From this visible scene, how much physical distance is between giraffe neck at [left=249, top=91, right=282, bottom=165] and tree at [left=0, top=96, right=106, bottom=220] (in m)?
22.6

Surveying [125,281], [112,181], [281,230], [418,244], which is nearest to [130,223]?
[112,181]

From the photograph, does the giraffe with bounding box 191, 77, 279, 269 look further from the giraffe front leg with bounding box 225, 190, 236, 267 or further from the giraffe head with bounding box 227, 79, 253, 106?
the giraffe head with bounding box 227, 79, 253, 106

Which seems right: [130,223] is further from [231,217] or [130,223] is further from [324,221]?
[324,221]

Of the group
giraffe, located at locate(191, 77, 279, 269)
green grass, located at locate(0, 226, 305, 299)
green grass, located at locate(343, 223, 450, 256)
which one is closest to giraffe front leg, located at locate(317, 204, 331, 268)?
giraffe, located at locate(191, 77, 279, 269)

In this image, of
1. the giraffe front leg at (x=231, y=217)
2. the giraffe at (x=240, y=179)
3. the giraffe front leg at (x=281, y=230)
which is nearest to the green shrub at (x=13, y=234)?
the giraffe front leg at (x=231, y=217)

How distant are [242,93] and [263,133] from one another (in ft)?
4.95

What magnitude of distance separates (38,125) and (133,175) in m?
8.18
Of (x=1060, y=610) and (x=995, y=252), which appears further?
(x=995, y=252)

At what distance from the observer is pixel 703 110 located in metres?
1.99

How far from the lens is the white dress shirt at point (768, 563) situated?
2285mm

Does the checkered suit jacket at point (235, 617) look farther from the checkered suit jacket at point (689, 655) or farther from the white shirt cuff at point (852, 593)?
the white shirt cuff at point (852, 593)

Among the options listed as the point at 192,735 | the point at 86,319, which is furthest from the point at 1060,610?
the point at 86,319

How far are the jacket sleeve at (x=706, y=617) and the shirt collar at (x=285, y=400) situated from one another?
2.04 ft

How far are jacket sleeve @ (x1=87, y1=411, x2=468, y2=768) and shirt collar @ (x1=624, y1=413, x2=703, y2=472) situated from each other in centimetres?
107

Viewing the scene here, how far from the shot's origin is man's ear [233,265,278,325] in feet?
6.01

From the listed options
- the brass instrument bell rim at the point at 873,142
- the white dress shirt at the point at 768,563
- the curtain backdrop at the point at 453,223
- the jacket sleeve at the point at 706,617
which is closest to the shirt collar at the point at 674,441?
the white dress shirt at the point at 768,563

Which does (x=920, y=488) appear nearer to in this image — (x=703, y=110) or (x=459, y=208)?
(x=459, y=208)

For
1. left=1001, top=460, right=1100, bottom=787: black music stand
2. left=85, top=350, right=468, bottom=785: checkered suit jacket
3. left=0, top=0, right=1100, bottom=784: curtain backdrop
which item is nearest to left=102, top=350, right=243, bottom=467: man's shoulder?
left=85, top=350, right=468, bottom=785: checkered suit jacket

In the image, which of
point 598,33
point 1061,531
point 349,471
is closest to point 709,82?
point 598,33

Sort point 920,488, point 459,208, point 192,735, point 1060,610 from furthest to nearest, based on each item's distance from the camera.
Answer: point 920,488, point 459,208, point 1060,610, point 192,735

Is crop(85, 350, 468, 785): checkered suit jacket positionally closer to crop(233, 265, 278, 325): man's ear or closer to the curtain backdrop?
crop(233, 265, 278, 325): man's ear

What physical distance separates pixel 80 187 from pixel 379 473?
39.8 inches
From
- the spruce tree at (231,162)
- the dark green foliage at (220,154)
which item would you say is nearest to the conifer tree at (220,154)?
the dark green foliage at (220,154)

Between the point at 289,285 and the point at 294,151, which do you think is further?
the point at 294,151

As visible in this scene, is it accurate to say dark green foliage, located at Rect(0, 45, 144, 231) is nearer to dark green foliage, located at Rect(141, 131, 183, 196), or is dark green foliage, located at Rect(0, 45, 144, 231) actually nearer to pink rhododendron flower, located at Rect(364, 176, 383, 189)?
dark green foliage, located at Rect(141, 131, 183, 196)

* DESCRIPTION OF THE TASK
Render every line of the records above as a numbered list, omitting the blank lines.

* REPLY
1. From this visible scene, how much physical distance is between giraffe neck at [left=249, top=91, right=282, bottom=165] and tree at [left=0, top=96, right=106, bottom=220] (in m)?
2. 22.6
3. Surveying [125,281], [112,181], [281,230], [418,244], which is nearest to [130,223]?
4. [112,181]
5. From the photograph, does the giraffe with bounding box 191, 77, 279, 269 look further from the giraffe front leg with bounding box 225, 190, 236, 267 or further from the giraffe head with bounding box 227, 79, 253, 106?
6. the giraffe head with bounding box 227, 79, 253, 106
7. Which seems right: [130,223] is further from [231,217] or [130,223] is further from [324,221]?
8. [324,221]
9. Of the group
10. giraffe, located at locate(191, 77, 279, 269)
11. green grass, located at locate(0, 226, 305, 299)
12. green grass, located at locate(343, 223, 450, 256)
13. which one is closest to giraffe front leg, located at locate(317, 204, 331, 268)?
14. giraffe, located at locate(191, 77, 279, 269)
15. In this image, of
16. 1. the giraffe front leg at (x=231, y=217)
17. 2. the giraffe at (x=240, y=179)
18. 3. the giraffe front leg at (x=281, y=230)
19. which is nearest to the green shrub at (x=13, y=234)?
20. the giraffe front leg at (x=231, y=217)
21. How distant are [242,93] and [263,133] from one another (in ft)?
22. 4.95
23. What magnitude of distance separates (38,125) and (133,175) in m?
24. 8.18
25. Of (x=1060, y=610) and (x=995, y=252), which appears further?
26. (x=995, y=252)
27. At what distance from the observer is pixel 703 110 located in metres?
28. 1.99
29. How far from the lens is the white dress shirt at point (768, 563) situated?
30. 2285mm
31. Does the checkered suit jacket at point (235, 617) look farther from the checkered suit jacket at point (689, 655) or farther from the white shirt cuff at point (852, 593)?
32. the white shirt cuff at point (852, 593)
33. Among the options listed as the point at 192,735 | the point at 86,319, which is furthest from the point at 1060,610?
34. the point at 86,319
35. How far are the jacket sleeve at (x=706, y=617) and the shirt collar at (x=285, y=400) situated from one another?
36. 2.04 ft
37. How far are jacket sleeve @ (x1=87, y1=411, x2=468, y2=768) and shirt collar @ (x1=624, y1=413, x2=703, y2=472) situated from each other in centimetres?
38. 107
39. Viewing the scene here, how far from the shot's origin is man's ear [233,265,278,325] in feet?
40. 6.01
41. From the listed options
42. - the brass instrument bell rim at the point at 873,142
43. - the white dress shirt at the point at 768,563
44. - the curtain backdrop at the point at 453,223
45. - the jacket sleeve at the point at 706,617
46. which is closest to the shirt collar at the point at 674,441?
47. the white dress shirt at the point at 768,563
48. Which does (x=920, y=488) appear nearer to in this image — (x=703, y=110) or (x=459, y=208)?
49. (x=459, y=208)
50. For
51. 1. left=1001, top=460, right=1100, bottom=787: black music stand
52. 2. left=85, top=350, right=468, bottom=785: checkered suit jacket
53. 3. left=0, top=0, right=1100, bottom=784: curtain backdrop
54. which item is nearest to left=102, top=350, right=243, bottom=467: man's shoulder?
55. left=85, top=350, right=468, bottom=785: checkered suit jacket
56. In the image, which of
57. point 598,33
58. point 1061,531
59. point 349,471
60. is closest to point 709,82?
61. point 598,33
62. Sort point 920,488, point 459,208, point 192,735, point 1060,610 from furthest to nearest, based on each item's distance from the camera.
63. Answer: point 920,488, point 459,208, point 1060,610, point 192,735
64. Is crop(85, 350, 468, 785): checkered suit jacket positionally closer to crop(233, 265, 278, 325): man's ear or closer to the curtain backdrop?
65. crop(233, 265, 278, 325): man's ear
66. What physical distance separates pixel 80 187 from pixel 379 473?
67. 39.8 inches
68. From
69. - the spruce tree at (231,162)
70. - the dark green foliage at (220,154)
71. which item would you say is nearest to the conifer tree at (220,154)?
72. the dark green foliage at (220,154)
73. Between the point at 289,285 and the point at 294,151, which do you think is further?
74. the point at 294,151
75. As visible in this scene, is it accurate to say dark green foliage, located at Rect(0, 45, 144, 231) is nearer to dark green foliage, located at Rect(141, 131, 183, 196), or is dark green foliage, located at Rect(0, 45, 144, 231) actually nearer to pink rhododendron flower, located at Rect(364, 176, 383, 189)?
76. dark green foliage, located at Rect(141, 131, 183, 196)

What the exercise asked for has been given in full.